Josef Joffe, in the WSJ (4-22-05):

[Mr. Joffe is publisher and editor of the German weekly Die Zeit and Abramowitz Fellow of Stanford's Hoover Institution.]

... Those who insist on putting a national label on Benedict XVI should actually prefer "Roman" to "German." For the last quarter-century, his spiritual and physical home has been the Vatican. More importantly, he was no believer in decentralization, an issue particularly dear to the German bishops who have argued that the "catholic," that is, "all-encompassing" church should not act as the "all-grasping" one, but rather allot more powers to the national churches.

Hence the measured applause that goes hand in glove with the more passionately uttered hope that Benedict XVI will be a different person than the 78-year-old Joseph Ratzinger. The new pope's first pronouncements lend some substance to these hopes because he has emphasized openness and ecumenism. And why not? It is the office that molds the man, as so many American Supreme Court justices have demonstrated by forsaking, or at least muting, their previous convictions.

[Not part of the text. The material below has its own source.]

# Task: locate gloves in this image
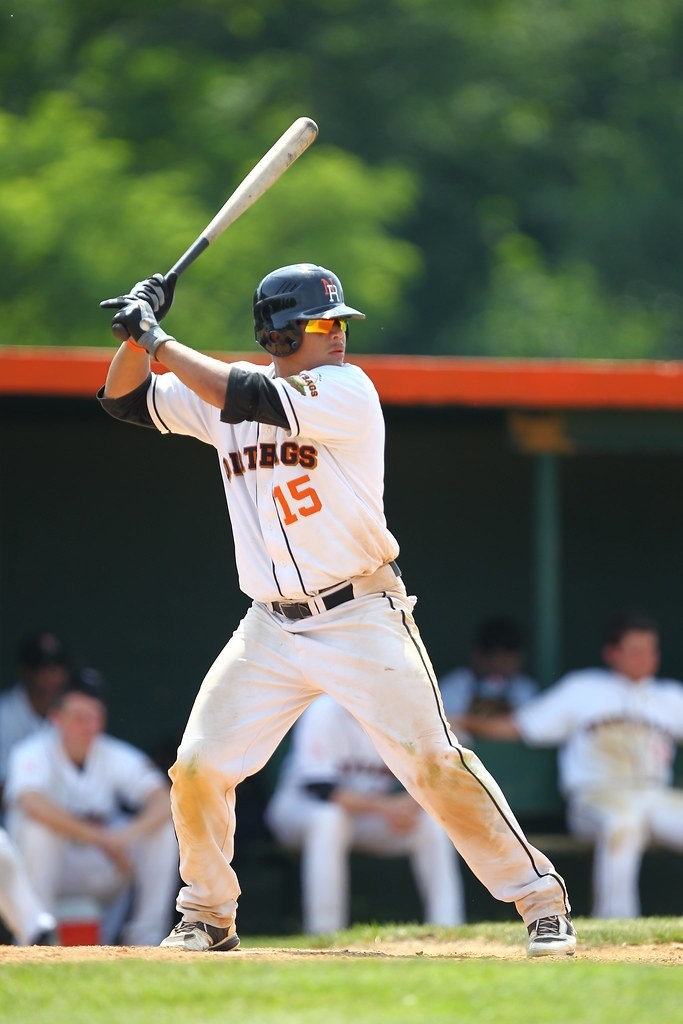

Yet when everything is said and done, the fact remains that Benedict XVI is the first German pope since...when? Some argue that the last German pope was Victor II, who occupied the Holy See from 1055 to 1057. Others retort that the last to be so anointed was Hadrian II (1522-1523), which is a shaky claim because that pope was born in Utrecht, a city of the Netherlands today, but that was then part of the Holy Roman Empire of the German Nation. So take your pick. Benedict XVI is the first German pope in either 500 or 1000 years.

Is there a deeper meaning in these wildly disparate numbers? Germans have been quick to opine that the elevation of Cardinal Ratzinger, who briefly belonged to the Hitler Youth in his very young days, spells out a final gesture of reconciliation with Germany's gruesome history in the 20th century. As reassuring as this interpretation is, it seems off the mark. For Joseph Ratzinger is not "German" in the way Wojtyla was "Polish."

By residence, and certainly in spirit, Benedict is a Roman, a man of the Vatican's inner sanctum, a fierce and articulate protector of Rome's primacy in the affairs of the Church. Or look at it this way: If his election was a gesture or reconciliation, why wasn't there a German pope in 500 or a thousand years when Germany was no higher on the scale of evil than everybody else? The ways of the Church, one must conclude, do not mirror the instant wisdom produced by us secularists. Its timeline is a bit longer than the deadline for tomorrow's editorial page.